* Begin AVAILABLE DATA *
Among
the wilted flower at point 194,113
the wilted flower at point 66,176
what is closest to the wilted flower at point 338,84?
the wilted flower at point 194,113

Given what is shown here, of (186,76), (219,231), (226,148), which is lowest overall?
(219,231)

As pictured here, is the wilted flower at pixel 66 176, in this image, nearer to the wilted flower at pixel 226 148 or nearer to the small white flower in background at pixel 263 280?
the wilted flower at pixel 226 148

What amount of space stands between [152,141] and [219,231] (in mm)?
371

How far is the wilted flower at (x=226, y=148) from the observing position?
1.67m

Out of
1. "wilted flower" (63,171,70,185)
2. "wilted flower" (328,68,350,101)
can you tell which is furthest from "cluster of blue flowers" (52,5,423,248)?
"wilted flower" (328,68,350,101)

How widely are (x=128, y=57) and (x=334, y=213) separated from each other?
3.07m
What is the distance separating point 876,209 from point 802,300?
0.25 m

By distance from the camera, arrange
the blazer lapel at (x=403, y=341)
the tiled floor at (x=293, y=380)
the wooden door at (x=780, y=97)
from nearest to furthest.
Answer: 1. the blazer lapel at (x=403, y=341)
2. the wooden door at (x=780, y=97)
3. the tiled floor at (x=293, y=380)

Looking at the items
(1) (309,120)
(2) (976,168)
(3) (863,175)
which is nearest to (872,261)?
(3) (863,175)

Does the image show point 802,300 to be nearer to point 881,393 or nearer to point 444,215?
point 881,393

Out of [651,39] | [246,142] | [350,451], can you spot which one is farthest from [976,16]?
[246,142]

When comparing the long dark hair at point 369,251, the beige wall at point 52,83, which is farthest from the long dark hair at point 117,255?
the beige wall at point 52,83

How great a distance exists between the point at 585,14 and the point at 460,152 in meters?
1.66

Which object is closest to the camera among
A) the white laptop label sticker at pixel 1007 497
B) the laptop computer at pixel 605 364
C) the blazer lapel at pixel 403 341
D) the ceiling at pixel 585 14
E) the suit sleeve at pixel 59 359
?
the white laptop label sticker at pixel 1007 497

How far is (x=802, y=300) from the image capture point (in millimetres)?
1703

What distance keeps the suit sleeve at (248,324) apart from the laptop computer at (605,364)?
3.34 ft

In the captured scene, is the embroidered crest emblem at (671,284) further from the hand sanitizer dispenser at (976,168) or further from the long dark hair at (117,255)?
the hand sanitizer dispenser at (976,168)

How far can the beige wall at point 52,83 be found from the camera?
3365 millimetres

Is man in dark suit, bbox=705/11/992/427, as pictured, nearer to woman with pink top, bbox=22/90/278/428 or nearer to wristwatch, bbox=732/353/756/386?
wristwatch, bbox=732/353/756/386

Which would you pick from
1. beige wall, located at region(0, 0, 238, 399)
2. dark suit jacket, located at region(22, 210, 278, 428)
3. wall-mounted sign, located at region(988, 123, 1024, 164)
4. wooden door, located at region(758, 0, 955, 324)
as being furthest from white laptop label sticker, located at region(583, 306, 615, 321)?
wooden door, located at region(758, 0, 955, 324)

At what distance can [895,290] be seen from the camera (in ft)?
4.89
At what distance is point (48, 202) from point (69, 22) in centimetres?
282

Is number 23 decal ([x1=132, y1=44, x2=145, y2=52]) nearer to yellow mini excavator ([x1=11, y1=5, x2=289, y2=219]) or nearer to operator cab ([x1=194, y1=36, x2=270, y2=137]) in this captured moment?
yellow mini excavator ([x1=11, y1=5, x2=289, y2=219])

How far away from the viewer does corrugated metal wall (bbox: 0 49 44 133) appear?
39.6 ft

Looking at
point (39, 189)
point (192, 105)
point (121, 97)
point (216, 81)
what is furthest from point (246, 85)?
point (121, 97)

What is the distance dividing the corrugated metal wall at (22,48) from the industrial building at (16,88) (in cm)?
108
* End AVAILABLE DATA *
## EXERCISE BRIEF:
Transcribe the entire listing above precisely.

## TASK RESULT:
Among
the wilted flower at point 194,113
the wilted flower at point 66,176
what is closest to the wilted flower at point 338,84?
the wilted flower at point 194,113

Given what is shown here, of (186,76), (219,231), (226,148), which is lowest overall?
(219,231)

As pictured here, is the wilted flower at pixel 66 176, in this image, nearer to the wilted flower at pixel 226 148 or nearer to the small white flower in background at pixel 263 280?
the wilted flower at pixel 226 148

What amount of space stands between [152,141] and [219,231] (in mm)?
371

How far is the wilted flower at (x=226, y=148) from the observing position?
1.67m

Out of
1. "wilted flower" (63,171,70,185)
2. "wilted flower" (328,68,350,101)
can you tell which is furthest from "cluster of blue flowers" (52,5,423,248)?
"wilted flower" (328,68,350,101)

How widely are (x=128, y=57) and (x=334, y=213) separated from each other?
3.07m
What is the distance separating point 876,209 from point 802,300?
0.25 m

By distance from the camera, arrange
the blazer lapel at (x=403, y=341)
the tiled floor at (x=293, y=380)
the wooden door at (x=780, y=97)
from nearest to furthest.
Answer: 1. the blazer lapel at (x=403, y=341)
2. the wooden door at (x=780, y=97)
3. the tiled floor at (x=293, y=380)

Looking at the items
(1) (309,120)
(2) (976,168)
(3) (863,175)
which is nearest to (872,261)?
(3) (863,175)

Does the image show point 802,300 to be nearer to point 881,393 or nearer to point 444,215?
point 881,393

Out of [651,39] | [246,142] | [350,451], can you spot which one is farthest from [976,16]?
[246,142]

When comparing the long dark hair at point 369,251, the beige wall at point 52,83, which is farthest from the long dark hair at point 117,255?
the beige wall at point 52,83

How great a distance exists between the point at 585,14 and the point at 460,152 in meters?
1.66

Which object is closest to the camera among
A) the white laptop label sticker at pixel 1007 497
B) the laptop computer at pixel 605 364
C) the blazer lapel at pixel 403 341
D) the ceiling at pixel 585 14
E) the suit sleeve at pixel 59 359
?
the white laptop label sticker at pixel 1007 497

How far is (x=802, y=300) from the image capture point (in millimetres)?
1703

What distance keeps the suit sleeve at (248,324) apart from the laptop computer at (605,364)?
3.34 ft

In the captured scene, is the embroidered crest emblem at (671,284) further from the hand sanitizer dispenser at (976,168) or further from the long dark hair at (117,255)?
the hand sanitizer dispenser at (976,168)

How far can the beige wall at point 52,83 be found from the camera?
3365 millimetres

Is man in dark suit, bbox=705/11/992/427, as pictured, nearer to woman with pink top, bbox=22/90/278/428 or nearer to wristwatch, bbox=732/353/756/386?
wristwatch, bbox=732/353/756/386

Which would you pick from
1. beige wall, located at region(0, 0, 238, 399)
2. dark suit jacket, located at region(22, 210, 278, 428)
3. wall-mounted sign, located at region(988, 123, 1024, 164)
4. wooden door, located at region(758, 0, 955, 324)
as being furthest from white laptop label sticker, located at region(583, 306, 615, 321)?
wooden door, located at region(758, 0, 955, 324)

At what distance can [895,290] be seen from the camera (in ft)?
4.89
At what distance is point (48, 202) from point (69, 22) in centimetres?
282

Is number 23 decal ([x1=132, y1=44, x2=145, y2=52]) nearer to yellow mini excavator ([x1=11, y1=5, x2=289, y2=219]) or nearer to operator cab ([x1=194, y1=36, x2=270, y2=137]) in this captured moment?
yellow mini excavator ([x1=11, y1=5, x2=289, y2=219])

How far away from the viewer does corrugated metal wall (bbox: 0 49 44 133) appear?
39.6 ft

Looking at
point (39, 189)
point (192, 105)
point (121, 97)
point (216, 81)
what is furthest from point (246, 85)?
point (121, 97)

What is the distance dividing the corrugated metal wall at (22,48) from the industrial building at (16,88) (in cm)?
108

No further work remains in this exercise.